* _ASSIGNED TASK_
Return each line of the records containing the string "rise". Case counts, so only lines where the letters match in upper and lower case qualify.

ENTRIES SHOWN Block Start

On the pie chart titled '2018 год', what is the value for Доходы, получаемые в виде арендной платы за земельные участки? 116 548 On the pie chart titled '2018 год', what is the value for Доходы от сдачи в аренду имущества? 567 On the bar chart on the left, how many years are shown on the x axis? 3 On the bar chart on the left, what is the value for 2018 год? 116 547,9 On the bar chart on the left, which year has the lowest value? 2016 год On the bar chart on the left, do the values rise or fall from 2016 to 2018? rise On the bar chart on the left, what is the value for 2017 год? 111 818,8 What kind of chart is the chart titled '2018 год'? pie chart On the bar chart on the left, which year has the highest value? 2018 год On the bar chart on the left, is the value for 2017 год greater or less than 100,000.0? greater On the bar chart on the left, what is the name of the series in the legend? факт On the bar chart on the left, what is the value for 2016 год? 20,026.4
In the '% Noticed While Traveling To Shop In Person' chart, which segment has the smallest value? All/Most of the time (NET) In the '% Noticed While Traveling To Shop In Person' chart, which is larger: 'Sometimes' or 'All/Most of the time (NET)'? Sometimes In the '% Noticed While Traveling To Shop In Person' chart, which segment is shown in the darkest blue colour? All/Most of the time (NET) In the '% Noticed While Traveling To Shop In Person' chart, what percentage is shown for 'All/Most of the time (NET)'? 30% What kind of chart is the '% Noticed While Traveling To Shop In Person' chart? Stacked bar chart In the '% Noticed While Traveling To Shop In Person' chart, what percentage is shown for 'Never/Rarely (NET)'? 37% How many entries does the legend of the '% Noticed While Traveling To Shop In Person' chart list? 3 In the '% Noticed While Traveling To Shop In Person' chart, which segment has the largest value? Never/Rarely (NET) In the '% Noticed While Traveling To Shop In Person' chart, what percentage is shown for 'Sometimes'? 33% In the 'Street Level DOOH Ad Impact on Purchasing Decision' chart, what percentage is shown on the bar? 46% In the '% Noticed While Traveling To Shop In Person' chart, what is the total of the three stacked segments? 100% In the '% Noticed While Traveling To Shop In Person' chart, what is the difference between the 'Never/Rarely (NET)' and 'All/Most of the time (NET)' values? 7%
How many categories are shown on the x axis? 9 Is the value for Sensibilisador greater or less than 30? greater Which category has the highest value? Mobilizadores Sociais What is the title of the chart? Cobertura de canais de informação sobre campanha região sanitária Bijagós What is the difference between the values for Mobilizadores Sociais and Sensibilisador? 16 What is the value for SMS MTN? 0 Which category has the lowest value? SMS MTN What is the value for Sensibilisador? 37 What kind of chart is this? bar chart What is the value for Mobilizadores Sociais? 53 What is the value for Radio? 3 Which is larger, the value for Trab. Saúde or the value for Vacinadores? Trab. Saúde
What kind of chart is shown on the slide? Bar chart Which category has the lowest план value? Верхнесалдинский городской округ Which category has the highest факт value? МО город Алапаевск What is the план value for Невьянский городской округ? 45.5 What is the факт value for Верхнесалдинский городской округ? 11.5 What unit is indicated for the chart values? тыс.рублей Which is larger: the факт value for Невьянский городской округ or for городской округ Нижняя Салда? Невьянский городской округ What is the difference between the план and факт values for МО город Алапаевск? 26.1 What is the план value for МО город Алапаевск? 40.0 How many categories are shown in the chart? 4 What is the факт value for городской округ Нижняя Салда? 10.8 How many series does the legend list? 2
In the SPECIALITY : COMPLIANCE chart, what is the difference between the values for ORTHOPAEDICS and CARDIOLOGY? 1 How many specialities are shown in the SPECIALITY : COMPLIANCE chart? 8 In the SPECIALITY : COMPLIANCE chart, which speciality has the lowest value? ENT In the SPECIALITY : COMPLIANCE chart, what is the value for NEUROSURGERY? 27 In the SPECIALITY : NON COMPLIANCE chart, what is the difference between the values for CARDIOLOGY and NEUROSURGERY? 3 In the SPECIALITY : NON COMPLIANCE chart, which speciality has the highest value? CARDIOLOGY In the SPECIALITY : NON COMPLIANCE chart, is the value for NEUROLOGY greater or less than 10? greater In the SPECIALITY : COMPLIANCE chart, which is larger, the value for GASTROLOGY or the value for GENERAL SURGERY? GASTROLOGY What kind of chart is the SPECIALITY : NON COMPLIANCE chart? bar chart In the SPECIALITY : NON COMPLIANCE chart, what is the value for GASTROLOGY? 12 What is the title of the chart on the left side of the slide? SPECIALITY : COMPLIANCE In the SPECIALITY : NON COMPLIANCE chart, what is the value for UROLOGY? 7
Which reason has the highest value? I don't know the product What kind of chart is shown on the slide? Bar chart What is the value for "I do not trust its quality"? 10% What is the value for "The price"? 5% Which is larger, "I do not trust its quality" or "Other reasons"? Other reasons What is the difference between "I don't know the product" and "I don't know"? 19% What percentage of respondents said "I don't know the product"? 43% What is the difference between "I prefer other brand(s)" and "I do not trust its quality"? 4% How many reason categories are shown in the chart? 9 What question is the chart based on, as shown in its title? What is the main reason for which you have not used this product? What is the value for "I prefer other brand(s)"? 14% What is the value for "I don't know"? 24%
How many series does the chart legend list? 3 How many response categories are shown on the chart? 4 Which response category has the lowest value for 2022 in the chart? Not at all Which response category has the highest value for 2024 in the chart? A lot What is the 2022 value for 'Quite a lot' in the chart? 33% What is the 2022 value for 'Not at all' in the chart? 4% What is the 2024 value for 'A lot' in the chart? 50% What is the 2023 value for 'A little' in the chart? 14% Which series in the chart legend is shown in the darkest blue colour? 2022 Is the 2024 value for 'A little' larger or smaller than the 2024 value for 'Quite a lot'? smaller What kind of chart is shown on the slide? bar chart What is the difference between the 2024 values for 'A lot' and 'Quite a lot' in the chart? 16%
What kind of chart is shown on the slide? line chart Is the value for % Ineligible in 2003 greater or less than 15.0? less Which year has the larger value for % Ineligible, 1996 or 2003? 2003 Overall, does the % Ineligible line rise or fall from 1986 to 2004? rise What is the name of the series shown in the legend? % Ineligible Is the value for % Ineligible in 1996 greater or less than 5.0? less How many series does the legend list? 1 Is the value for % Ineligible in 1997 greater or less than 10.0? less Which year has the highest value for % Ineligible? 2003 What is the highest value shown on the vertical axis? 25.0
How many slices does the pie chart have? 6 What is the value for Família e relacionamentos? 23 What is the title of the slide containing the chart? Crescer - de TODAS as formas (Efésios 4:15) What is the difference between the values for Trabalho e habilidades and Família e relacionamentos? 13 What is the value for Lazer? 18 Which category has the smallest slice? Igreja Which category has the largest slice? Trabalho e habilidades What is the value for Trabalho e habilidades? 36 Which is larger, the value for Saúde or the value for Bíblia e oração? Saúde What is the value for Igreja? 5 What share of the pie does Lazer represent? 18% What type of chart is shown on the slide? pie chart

ENTRIES SHOWN Block End

* _OUTPUT_
On the pie chart titled '2018 год', what is the value for Доходы, получаемые в виде арендной платы за земельные участки? 116 548 On the pie chart titled '2018 год', what is the value for Доходы от сдачи в аренду имущества? 567 On the bar chart on the left, how many years are shown on the x axis? 3 On the bar chart on the left, what is the value for 2018 год? 116 547,9 On the bar chart on the left, which year has the lowest value? 2016 год On the bar chart on the left, do the values rise or fall from 2016 to 2018? rise On the bar chart on the left, what is the value for 2017 год? 111 818,8 What kind of chart is the chart titled '2018 год'? pie chart On the bar chart on the left, which year has the highest value? 2018 год On the bar chart on the left, is the value for 2017 год greater or less than 100,000.0? greater On the bar chart on the left, what is the name of the series in the legend? факт On the bar chart on the left, what is the value for 2016 год? 20,026.4
What kind of chart is shown on the slide? line chart Is the value for % Ineligible in 2003 greater or less than 15.0? less Which year has the larger value for % Ineligible, 1996 or 2003? 2003 Overall, does the % Ineligible line rise or fall from 1986 to 2004? rise What is the name of the series shown in the legend? % Ineligible Is the value for % Ineligible in 1996 greater or less than 5.0? less How many series does the legend list? 1 Is the value for % Ineligible in 1997 greater or less than 10.0? less Which year has the highest value for % Ineligible? 2003 What is the highest value shown on the vertical axis? 25.0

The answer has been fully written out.